You can't talk about Chungking Express without mentioning its soundtrack. The recurring motif of "California Dreamin'" isn't just background music; it's Faye's anthem, her escape fantasy, blasted at full volume as she subtly invades Cop 663's life. It becomes inextricably linked with her character's hopeful yearning. Similarly, Faye Wong's own Cantonese cover of The Cranberries' "Dreams" perfectly captures the film's blend of ethereal romance and fleeting moments. The music, like the visuals, seeps into your consciousness, becoming part of the film's indelible atmosphere.

Why It Stays With You

What makes Chungking Express endure? It’s not just the undeniable style or the captivating performances. It’s the way it taps into universal feelings of loneliness, the ache of lost love, and the tentative hope of new connections, all filtered through a specific time and place. It asks gentle questions: How do we cope when things expire? Can we find intimacy amidst the urban chaos? Does proximity equal connection? The film doesn't offer easy answers, but revels in the bittersweet beauty of the questions themselves. It’s a reminder that even in a world moving at breakneck speed, moments of quiet understanding and unexpected affection can bloom in the most unlikely places. It perfectly captures that late-night feeling, the contemplative mood after the city quiets down, wondering about the lives brushing past your own.

Rating: 9/10

This score reflects the film's sheer originality, its breathtaking visual style that redefined Hong Kong cinema for many Western viewers, and its perfectly pitched performances, especially the star-making turn from Faye Wong and the soulful depth of Tony Leung.

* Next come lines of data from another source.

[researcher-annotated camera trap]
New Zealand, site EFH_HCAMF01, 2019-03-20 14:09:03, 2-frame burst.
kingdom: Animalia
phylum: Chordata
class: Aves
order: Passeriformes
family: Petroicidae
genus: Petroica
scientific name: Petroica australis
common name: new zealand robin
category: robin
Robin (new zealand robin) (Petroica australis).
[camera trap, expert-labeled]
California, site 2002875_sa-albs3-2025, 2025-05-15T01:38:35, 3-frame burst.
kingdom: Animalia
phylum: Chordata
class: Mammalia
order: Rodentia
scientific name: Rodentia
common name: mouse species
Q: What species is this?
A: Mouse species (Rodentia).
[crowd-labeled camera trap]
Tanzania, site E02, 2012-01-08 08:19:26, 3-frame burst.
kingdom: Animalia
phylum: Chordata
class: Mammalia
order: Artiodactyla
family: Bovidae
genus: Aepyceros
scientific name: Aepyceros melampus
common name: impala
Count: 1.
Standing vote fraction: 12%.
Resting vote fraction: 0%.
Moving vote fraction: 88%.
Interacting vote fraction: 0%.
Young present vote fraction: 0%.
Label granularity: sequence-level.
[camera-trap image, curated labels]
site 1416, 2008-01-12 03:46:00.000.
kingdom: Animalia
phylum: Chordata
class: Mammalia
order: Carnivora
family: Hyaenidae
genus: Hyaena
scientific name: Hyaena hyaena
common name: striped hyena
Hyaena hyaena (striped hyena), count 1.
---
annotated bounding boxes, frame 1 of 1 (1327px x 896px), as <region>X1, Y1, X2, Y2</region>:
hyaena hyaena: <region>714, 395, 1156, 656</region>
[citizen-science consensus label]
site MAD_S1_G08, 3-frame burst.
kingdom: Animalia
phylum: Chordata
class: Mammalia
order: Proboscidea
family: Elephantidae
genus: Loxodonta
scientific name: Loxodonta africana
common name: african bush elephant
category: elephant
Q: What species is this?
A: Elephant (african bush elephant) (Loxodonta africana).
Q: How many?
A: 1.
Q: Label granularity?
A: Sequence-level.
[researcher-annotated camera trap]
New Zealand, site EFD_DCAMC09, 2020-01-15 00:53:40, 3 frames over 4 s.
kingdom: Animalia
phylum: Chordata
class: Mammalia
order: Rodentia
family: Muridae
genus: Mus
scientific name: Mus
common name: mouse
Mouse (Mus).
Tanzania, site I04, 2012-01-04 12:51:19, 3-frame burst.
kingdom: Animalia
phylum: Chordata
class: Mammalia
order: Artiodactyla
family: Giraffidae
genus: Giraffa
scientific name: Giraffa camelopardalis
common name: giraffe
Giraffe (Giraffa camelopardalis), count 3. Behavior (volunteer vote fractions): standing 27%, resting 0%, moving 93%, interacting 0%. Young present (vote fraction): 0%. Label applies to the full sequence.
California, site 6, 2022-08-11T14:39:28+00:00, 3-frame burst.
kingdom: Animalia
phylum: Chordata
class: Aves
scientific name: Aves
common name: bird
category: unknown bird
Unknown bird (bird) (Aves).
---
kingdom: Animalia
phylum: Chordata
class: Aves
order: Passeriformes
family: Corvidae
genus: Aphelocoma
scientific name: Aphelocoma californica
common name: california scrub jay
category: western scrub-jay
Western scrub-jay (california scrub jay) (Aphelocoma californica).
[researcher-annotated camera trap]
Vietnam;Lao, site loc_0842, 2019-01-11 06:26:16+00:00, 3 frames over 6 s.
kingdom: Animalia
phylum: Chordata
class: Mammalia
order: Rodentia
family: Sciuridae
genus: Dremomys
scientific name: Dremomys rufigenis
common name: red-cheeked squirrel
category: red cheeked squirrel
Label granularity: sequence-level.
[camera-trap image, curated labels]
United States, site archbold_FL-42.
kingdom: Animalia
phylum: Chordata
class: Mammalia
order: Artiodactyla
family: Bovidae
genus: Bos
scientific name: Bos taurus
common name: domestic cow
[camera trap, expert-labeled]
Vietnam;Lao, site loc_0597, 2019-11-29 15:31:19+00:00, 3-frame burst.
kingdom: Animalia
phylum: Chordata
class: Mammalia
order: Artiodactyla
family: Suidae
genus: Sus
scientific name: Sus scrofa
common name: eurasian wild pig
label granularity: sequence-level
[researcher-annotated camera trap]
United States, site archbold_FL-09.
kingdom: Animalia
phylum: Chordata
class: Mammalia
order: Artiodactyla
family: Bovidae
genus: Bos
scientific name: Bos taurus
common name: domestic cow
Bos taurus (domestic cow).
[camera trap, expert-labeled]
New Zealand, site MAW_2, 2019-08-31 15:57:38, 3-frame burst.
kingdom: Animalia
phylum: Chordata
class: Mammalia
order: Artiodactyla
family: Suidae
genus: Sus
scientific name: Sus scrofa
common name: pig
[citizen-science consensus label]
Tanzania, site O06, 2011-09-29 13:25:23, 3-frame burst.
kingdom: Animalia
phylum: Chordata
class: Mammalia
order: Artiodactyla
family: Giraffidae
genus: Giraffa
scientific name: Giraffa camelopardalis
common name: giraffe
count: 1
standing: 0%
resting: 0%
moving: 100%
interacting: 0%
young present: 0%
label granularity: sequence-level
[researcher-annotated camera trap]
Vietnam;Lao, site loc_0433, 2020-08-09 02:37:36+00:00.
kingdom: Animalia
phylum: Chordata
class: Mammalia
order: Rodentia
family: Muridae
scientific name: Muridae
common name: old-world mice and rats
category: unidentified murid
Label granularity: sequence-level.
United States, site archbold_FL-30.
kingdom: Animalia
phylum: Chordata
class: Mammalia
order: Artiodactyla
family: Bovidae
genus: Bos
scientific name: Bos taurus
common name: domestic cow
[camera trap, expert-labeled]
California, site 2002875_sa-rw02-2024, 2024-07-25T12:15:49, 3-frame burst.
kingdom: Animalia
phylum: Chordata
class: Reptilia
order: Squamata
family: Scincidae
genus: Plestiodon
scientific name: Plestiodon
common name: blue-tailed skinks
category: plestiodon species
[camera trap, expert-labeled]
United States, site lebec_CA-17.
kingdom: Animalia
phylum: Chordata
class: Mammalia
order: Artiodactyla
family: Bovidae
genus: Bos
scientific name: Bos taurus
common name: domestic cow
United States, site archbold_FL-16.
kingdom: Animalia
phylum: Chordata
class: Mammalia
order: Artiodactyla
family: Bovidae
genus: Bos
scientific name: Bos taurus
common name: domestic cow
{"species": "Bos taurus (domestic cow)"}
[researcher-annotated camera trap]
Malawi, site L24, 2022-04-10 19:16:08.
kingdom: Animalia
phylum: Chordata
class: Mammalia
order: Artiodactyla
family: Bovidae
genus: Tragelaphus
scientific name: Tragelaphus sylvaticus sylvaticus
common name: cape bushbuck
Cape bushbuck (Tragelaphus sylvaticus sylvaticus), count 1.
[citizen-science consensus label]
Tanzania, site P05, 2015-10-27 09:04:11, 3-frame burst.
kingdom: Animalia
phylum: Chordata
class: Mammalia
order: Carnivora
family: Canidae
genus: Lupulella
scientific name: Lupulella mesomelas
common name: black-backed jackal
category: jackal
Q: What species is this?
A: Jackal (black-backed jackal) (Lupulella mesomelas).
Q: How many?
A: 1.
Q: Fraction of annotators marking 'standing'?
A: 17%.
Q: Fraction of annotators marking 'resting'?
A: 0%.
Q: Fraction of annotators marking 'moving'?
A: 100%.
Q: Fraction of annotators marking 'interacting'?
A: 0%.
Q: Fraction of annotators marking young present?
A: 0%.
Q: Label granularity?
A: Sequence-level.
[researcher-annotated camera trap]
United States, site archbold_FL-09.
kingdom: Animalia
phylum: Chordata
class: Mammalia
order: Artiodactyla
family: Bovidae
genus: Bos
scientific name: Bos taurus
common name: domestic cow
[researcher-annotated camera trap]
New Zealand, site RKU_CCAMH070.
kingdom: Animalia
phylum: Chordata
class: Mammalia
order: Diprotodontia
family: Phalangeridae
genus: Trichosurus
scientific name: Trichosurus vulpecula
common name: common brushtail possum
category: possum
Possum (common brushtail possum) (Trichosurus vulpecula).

The innovative, almost accidental structure and the resonant themes of connection and loneliness in a modern world, coupled with its incredible production backstory and lasting cult influence, make it a near-perfect gem. It avoids a perfect 10 only because its bifurcated structure, while intentional and effective, might leave some viewers wishing for slightly more overlap or a more conventional through-line.

Chungking Express remains a vibrant, intoxicating cocktail of mood, style, and emotion – a cinematic dream you’ll be happy to get lost in again and again, especially when that opening Cantonese narration kicks in over the blurry city lights. It’s more than just a film; it’s an experience that lingers long after the credits roll.